Lewis acidic stiborafluorenes for the fluorescence turn-on sensing of fluoride in drinking water at ppm concentrations

Prompted by the importance of fluoride in fields such as drinking water analysis and 18F-positron emission tomography, we have synthesized and investigated three Lewis acidic organostiboranes containing the (2,2′-biphenylene)phenylantimony(V) moiety as a common subunit and a catecholate (1), a tetrachlorocatecholate (2) or an alizarin (alizarin = 1,2-dihydroxyanthraquinone) ligand (3). DFT calculations show that the Lewis acidity of these stiboranes arises from the presence of a low lying antimony-centered orbital. While 1 shows no measurable fluoride anion affinity in 7/3 vol. THF–water mixtures, spectrophotometric titrations show that the more electron deficient stiboranes 2 and 3 bind fluoride anions in the same medium with binding constants (K) of 13 500 (±1400 M−1) for 2 and 16 100 (±1100) M−1 for 3. Formation of the fluoride complexes has been confirmed by isolation of TAS[2–F] and TAS[3–F] (TAS = tris(dimethylamino)sulfonium), the structures of which have also been determined. While formation of [2–F]− does not trigger a marked photophysical response, a color change from yellow to dark red is observed upon conversion of 3 into [3–F]− in CH2Cl2. This color change, which has been investigated using TD-DFT calculations, is also accompanied by an increase in the fluorescence of the alizarin chromophore at 616 nm. Owing to its high fluoride affinity and fluorescence turn-on properties, 3 can be used in biphasic water–CH2Cl2 mixtures to assay sub-ppm fluoridation levels in tap water or bottled infant drinking waters.

Stored data entries →
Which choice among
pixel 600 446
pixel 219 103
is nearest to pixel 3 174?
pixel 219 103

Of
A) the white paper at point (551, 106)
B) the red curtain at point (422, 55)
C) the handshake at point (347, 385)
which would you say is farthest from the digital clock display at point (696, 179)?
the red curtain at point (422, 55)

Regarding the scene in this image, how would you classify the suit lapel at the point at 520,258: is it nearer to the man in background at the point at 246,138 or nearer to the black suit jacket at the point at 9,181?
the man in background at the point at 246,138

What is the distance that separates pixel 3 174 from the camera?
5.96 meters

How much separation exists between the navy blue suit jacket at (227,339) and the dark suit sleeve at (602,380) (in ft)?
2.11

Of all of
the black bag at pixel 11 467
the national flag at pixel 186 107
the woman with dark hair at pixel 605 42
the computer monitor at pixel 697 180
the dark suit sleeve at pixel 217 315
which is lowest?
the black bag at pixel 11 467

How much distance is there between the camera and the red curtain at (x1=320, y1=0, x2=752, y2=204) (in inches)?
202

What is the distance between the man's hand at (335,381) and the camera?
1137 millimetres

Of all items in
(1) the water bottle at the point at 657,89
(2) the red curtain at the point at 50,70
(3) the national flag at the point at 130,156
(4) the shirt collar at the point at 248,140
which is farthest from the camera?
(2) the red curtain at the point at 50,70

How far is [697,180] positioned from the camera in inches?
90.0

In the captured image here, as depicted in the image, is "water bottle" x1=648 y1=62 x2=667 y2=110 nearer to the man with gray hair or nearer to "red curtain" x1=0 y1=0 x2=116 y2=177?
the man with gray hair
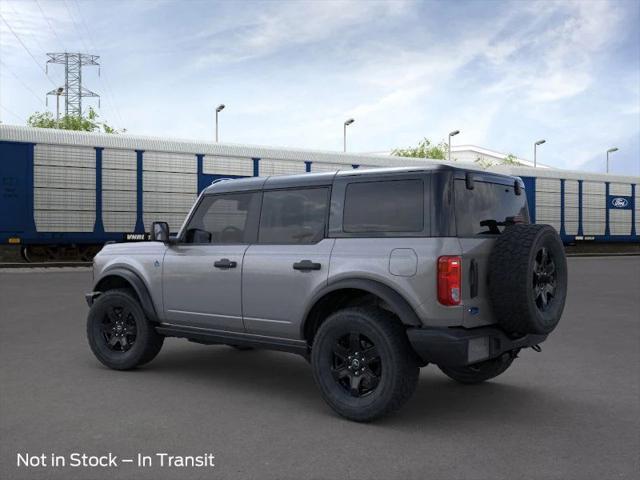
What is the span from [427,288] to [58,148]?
19.3 meters

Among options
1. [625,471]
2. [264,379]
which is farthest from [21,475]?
[625,471]

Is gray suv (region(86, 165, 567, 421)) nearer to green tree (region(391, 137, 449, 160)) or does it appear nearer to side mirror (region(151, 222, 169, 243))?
side mirror (region(151, 222, 169, 243))

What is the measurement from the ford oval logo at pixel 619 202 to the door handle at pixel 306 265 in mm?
34151

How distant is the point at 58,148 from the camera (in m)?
21.4

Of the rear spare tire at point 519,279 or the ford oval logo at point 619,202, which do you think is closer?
the rear spare tire at point 519,279

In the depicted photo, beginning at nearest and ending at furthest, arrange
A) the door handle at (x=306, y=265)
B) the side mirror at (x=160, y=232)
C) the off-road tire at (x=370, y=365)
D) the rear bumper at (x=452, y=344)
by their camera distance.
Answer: the rear bumper at (x=452, y=344) → the off-road tire at (x=370, y=365) → the door handle at (x=306, y=265) → the side mirror at (x=160, y=232)

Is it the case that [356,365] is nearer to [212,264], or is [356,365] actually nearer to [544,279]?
[544,279]

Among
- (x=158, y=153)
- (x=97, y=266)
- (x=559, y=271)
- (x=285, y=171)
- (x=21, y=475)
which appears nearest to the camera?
(x=21, y=475)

Actions to take →
**A)** In the text on fluoride sensing, at what wavelength does the fluorescence of the alizarin chromophore increase?
**B)** Summarize the text on fluoride sensing in two sentences.
**C)** For each statement, say whether it agrees with the text on fluoride sensing, and quote the words of the text that decide it.
(i) Stiborane 1 binds fluoride in 7/3 vol. THF–water mixtures.
(ii) Converting 3 into [3–F]− in CH2Cl2 changes its color from yellow to dark red.
(iii) Formation of [2–F]− triggers a marked photophysical response.

Responses by task →
**A)** At 616 nm.

**B)** Three Lewis acidic stiboranes sharing a (2,2′-biphenylene)phenylantimony(V) unit were made, and the more electron-deficient ones, 2 and 3, bind fluoride in THF–water mixtures, while 1 shows no measurable fluoride affinity. Fluoride binding turns 3 from yellow to dark red and raises its fluorescence, so it can be used to assay sub-ppm fluoride levels in tap water and bottled infant drinking waters.

**C)**
(i) No: "While 1 shows no measurable fluoride anion affinity in 7/3 vol. THF–water mixtures"
(ii) Yes: "a color change from yellow to dark red is observed upon conversion of 3 into [3–F]− in CH2Cl2"
(iii) No: "While formation of [2–F]− does not trigger a marked photophysical response"